The “notice of funding opportunity” (or NOFO) soliciting BEAD grant applications includes a section entitled “Fair Labor Practices and Highly Skilled Workforce.” The requirements in that section “promote the effective and efficient completion of high-quality broadband infrastructure projects by ensuring a reliable supply of skilled workers and minimizing disruptive and costly delays.” Again, that’s the goal: faithfully executing the law and advancing its goals by empowering workers and blocking employers from illegally exploiting their power.

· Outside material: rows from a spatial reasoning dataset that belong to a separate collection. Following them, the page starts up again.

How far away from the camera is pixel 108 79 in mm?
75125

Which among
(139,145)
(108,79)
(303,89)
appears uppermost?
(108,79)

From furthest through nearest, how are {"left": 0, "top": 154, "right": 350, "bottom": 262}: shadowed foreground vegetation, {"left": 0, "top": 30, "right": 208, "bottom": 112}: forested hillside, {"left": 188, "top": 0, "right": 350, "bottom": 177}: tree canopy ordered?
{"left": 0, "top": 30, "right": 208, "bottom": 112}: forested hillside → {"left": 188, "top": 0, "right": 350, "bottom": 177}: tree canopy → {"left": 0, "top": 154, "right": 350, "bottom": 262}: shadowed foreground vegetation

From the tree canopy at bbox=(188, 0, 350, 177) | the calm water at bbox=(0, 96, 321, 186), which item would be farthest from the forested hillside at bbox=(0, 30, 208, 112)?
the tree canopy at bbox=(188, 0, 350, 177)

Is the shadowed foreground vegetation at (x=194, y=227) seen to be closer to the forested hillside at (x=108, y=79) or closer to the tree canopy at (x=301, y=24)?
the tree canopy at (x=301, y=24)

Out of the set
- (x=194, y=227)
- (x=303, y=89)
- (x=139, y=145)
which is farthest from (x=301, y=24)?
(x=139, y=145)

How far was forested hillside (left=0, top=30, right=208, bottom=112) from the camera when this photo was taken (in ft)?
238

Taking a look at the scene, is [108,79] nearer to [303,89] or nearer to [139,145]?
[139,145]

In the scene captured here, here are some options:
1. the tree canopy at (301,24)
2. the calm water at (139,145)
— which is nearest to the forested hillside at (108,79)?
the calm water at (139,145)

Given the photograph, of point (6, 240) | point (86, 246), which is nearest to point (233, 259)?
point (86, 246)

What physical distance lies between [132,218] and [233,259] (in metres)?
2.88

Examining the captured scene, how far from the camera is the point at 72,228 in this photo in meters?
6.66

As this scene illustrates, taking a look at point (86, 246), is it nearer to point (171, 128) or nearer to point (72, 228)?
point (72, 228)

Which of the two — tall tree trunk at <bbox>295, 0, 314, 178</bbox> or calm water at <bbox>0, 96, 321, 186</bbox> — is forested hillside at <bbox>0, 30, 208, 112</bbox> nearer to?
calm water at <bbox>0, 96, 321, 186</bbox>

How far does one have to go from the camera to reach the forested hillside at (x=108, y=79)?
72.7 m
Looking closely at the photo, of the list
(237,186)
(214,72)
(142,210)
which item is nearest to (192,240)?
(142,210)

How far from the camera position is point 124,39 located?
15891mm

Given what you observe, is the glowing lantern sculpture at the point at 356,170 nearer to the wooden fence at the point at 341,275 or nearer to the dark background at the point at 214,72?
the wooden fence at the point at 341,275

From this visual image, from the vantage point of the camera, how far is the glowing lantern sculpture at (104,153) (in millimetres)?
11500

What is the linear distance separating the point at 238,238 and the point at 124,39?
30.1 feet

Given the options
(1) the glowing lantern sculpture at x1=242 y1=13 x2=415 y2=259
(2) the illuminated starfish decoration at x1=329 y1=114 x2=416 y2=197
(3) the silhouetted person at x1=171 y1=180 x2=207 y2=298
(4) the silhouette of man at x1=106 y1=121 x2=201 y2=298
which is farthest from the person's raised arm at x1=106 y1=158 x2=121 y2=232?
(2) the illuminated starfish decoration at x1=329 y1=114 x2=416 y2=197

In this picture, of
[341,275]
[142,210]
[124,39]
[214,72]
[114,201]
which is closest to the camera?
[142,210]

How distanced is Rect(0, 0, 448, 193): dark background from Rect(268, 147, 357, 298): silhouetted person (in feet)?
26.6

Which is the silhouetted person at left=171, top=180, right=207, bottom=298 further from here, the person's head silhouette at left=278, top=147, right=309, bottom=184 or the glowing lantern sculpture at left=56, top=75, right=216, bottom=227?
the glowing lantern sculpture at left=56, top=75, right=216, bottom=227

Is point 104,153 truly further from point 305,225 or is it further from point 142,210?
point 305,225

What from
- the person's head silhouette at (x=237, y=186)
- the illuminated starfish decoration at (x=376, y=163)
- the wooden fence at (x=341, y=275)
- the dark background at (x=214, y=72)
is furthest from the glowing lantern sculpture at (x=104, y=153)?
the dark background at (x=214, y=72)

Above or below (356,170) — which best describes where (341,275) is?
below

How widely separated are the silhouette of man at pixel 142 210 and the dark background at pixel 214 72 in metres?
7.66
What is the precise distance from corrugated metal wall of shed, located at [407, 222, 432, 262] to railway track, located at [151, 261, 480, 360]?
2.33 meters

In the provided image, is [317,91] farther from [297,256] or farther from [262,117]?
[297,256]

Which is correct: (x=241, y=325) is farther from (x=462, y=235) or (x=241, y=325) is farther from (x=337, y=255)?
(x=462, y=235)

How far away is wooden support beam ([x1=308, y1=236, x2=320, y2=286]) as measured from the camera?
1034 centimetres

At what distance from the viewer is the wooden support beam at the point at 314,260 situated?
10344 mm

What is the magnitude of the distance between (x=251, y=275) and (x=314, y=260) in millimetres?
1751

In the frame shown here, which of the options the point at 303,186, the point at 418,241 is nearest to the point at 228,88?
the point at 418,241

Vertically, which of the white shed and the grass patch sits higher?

Seal of the United States Department of Commerce.svg

Subgrantees and their contractors and subcontractors must disclose their records of compliance with federal labor and employment laws to the state/grantees. States and other grantees must evaluate those compliance records. So, chronic labor rights violators should not expect to participate in the broadband program. Perhaps more important, subgrantees and their contractors and subcontractors must produce plans to ensure ongoing compliance with labor and employment laws. The funding document suggests how:

  • use a directly employed workforce as opposed to a subcontracted workforce;
  • pay prevailing wages and benefits to workers,
  • use project labor agreements (i.e., pre-hire collective bargaining agreements between unions and contractors that govern terms and conditions of employment for all workers on a construction project);
  • implement workplace safety and health committees that include workers;
  • commit to union neutrality;
  • use labor peace agreements;
  • use Registered Apprenticeships or other joint labor-management training programs; and
  • take steps to prevent the misclassification of workers.

Only two of these requirements — project labor agreements and labor-management registered apprenticeships — directly lead to union representation of workers. Several others (e.g., union neutrality, labor peace agreements, direct employment, and prevailing wages) increase the likelihood that workers will be able to win a union or unionized contractors will be able to win contracted or subcontracted work.

This NOFO section also requires that subgrantees, contractors, and subcontractors have a plan to employ “an appropriately skilled and credentialed workforce.” In addition to training and credentials, subgrantees are encouraged to determine whether the workforce is unionized and directly employed or subcontracted. Signaling unmistakably that unionized employees are more likely to be appropriately skilled and credentialed, and encouraging states to inquire about this point with their subgrantees, will give unionized contractors and their employees an improved opportunity to secure this work.

These provisions’ measure of success is not words on a page. The measure is how the words influence the behavior of states, internet service providers, construction and installation contractors and subcontractors, their employees, and the unions that represent workers in the broadband industry. Ultimately, the question is whether more workers in the broadband sector are represented by unions and secure higher pay, better benefits, and lasting, secure jobs.

Maybe that’s the next story for the New York Times or other news outlets to report.